# Setup

In [1]:
# Imports
from datasets import load_dataset
from transformers import (
    AutoModelForSequenceClassification,
    BertTokenizer,
    DataCollatorWithPadding,
    EarlyStoppingCallback,
    TrainingArguments,
    Trainer,
)
import evaluate
import numpy as np


In [2]:
import sys; print(sys.executable)
import torch
device = torch.device("cuda" if torch.cuda.is_available() else "cpu")
print("Using device:", device)

if device.type == "cuda":
    print("CUDA device name:", torch.cuda.get_device_name(0))

C:\Users\Rasmus\anaconda3\envs\AML4NLP\python.exe
Using device: cuda
CUDA device name: NVIDIA GeForce RTX 4060


In [3]:
# Load dataset
dataset = load_dataset("stanfordnlp/imdb")

train_validation_dataset = dataset["train"].train_test_split(test_size=0.1)

Extracted records:
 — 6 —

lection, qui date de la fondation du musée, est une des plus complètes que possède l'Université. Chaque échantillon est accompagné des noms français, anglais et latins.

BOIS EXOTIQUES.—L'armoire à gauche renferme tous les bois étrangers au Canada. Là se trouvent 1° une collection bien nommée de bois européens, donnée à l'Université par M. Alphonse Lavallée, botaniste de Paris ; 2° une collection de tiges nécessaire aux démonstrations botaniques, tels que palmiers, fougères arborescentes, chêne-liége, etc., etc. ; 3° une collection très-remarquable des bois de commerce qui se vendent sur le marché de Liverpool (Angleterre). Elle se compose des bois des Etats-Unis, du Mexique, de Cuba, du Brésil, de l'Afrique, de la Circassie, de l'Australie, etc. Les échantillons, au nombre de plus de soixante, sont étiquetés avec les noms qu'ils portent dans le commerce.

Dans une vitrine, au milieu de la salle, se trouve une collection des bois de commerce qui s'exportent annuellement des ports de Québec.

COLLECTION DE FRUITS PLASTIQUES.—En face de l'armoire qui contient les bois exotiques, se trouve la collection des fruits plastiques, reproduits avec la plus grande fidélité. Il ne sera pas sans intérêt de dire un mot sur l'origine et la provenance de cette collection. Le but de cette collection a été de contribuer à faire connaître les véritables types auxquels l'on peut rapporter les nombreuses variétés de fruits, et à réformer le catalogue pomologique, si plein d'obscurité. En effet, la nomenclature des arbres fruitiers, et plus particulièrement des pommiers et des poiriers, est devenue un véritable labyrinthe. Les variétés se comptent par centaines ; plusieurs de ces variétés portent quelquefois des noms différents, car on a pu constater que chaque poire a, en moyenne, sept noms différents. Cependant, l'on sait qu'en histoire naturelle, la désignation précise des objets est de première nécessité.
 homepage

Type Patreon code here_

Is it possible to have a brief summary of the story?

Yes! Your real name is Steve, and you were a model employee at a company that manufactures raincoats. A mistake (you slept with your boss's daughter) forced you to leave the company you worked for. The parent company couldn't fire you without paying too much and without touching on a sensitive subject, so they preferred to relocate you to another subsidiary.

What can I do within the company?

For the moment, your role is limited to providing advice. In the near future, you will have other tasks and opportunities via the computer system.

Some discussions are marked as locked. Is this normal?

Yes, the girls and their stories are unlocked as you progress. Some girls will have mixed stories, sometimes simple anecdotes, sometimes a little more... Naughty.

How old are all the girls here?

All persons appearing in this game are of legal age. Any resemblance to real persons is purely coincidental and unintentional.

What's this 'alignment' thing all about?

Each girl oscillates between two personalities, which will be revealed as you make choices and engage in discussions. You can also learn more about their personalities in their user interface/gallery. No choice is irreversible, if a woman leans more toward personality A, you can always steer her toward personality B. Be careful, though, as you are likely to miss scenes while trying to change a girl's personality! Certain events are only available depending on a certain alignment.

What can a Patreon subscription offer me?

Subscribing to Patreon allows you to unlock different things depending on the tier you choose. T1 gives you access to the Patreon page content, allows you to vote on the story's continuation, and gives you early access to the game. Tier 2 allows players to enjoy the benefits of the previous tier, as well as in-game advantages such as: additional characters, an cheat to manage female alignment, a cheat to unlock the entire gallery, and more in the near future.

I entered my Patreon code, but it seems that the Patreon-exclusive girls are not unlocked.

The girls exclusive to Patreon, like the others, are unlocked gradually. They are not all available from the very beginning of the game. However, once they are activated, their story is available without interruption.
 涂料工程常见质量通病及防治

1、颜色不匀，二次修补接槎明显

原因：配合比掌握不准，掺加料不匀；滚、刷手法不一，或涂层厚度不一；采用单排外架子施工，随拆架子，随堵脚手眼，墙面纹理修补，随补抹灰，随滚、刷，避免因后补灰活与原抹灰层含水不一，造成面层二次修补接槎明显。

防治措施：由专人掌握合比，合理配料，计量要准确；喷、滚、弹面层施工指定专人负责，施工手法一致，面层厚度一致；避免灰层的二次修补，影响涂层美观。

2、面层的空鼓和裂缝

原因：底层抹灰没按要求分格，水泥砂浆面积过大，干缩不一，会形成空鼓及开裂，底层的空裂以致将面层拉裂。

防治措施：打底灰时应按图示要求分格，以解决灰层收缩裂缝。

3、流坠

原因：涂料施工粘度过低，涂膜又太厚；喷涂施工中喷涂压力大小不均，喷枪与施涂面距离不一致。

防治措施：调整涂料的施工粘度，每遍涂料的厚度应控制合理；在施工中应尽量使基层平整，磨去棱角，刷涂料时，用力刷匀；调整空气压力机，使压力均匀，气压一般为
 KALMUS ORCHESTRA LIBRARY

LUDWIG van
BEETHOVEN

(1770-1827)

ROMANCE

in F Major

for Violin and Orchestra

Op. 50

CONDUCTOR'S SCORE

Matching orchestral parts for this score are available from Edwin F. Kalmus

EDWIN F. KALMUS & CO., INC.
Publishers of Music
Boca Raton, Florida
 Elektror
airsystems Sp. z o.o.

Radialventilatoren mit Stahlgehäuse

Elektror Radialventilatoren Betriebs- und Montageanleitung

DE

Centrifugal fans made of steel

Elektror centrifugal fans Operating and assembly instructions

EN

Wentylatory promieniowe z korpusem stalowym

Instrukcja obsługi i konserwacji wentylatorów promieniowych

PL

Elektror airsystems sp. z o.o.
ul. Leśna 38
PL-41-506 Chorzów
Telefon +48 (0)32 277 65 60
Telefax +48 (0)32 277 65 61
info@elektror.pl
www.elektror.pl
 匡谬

Prompt 1:
In the setup notebook, what test_size is passed to train_test_split on the IMDB training split?
Prompt 2:
Can you rewrite the output block of the setup notebook that begins "C:\Users\Rasmus\anaconda3" as a short list, keeping its main facts?
Prompt 3:
Continue the setup notebook from its last line of code.
Nothing in the material is needed here.

Written answer 1:
0.1

Written answer 2:
- Python interpreter: C:\Users\Rasmus\anaconda3\envs\AML4NLP\python.exe
- Device in use: cuda
- CUDA device name: NVIDIA GeForce RTX 4060

Written answer 3:
train_dataset = train_validation_dataset["train"]
validation_dataset = train_validation_dataset["test"]
test_dataset = dataset["test"]          

print("Train size:", len(train_dataset))
print("Validation size:", len(validation_dataset))
print("Test size:", len(test_dataset))

Train size: 22500
Validation size: 2500
Test size: 25000


In [4]:
# Load tokenizer and model
id2label = {0: "NEGATIVE", 1: "POSITIVE"}
label2id = {"NEGATIVE": 0, "POSITIVE": 1}
model_name = "bert-base-uncased"
tokenizer = BertTokenizer.from_pretrained(
    model_name
)


In [5]:
def preprocess_datasets(examples):
    return tokenizer(
        examples["text"],
        truncation=True,
        max_length=256
    )

In [6]:
# Encode splits and remove column "text"
encoded_train = train_dataset.map(preprocess_datasets, batched=True)
encoded_validation = validation_dataset.map(preprocess_datasets, batched=True)
encoded_test = test_dataset.map(preprocess_datasets, batched=True)

Map:   0%|          | 0/22500 [00:00<?, ? examples/s]

Map:   0%|          | 0/2500 [00:00<?, ? examples/s]

In [7]:
encoded_train = encoded_train.remove_columns(["text"])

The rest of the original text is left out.